Cotton seed meal is readily available in many parts of the country. It can be used directly as a soil amendment, or put into the compost pile to provide a nitrogen boost. It is rich in nitrogen, phosphorus, potash, along with many minor elements. A small amount or a few pounds can be tossed and mixed into a compost pile like other green ingredients. If it is the primary green ingredient, other steps are taken while building the pile.
There is disagreement over whether or not cotton seed meal should be considered an organic product. According to the Organic Crop Improvement Association, the potential for pesticide residues places it in a restricted category.
Fill the bin with an initial 6-inch layer of dampened straw, leaves or other brown material. Add a 2-inch layer of cotton seed meal to the brown material. Spread a thin layer of completed compost or garden soil onto the meal. Use a garden fork or shovel to stir together.
Add another three layers of browns, meal and compost starter, and mix again.
Continue adding layers until the material reaches the top of the bin.
Check the temperature of the pile after a few days to ensure it is heating up. If not, check the dampness and see if feels dryer than a wet sponge.
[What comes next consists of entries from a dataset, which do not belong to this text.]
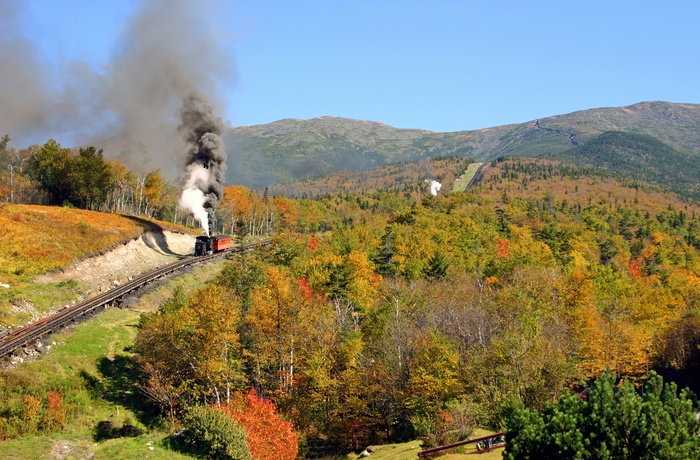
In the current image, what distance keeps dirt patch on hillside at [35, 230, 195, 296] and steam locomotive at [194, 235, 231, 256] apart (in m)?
4.42

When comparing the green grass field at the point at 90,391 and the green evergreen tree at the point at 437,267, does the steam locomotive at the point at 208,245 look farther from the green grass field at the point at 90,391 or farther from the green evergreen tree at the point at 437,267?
the green evergreen tree at the point at 437,267

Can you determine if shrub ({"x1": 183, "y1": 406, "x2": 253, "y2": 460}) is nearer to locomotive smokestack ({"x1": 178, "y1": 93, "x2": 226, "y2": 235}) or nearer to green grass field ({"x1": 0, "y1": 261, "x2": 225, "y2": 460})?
green grass field ({"x1": 0, "y1": 261, "x2": 225, "y2": 460})

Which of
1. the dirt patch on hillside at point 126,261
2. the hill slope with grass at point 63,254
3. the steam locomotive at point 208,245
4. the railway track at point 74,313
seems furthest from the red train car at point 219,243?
the railway track at point 74,313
If so, add some water to the pile, and check the temperature again when two days pass.
Mix the pile with a fork after three or four weeks. Move the material from the outside to the middle. By this time, the pile should have shrunk by at least 1/3 of its original size.
Mix the pile again every four weeks, and maintain the proper moisture level if you desire fast compost. If not, let it set and it will compost by itself over about six months. The compost is completed when it no longer heats up, and the various brown materials have lost their shape and definition. The remaining material should be crumbly, sweet smelling and dark brown.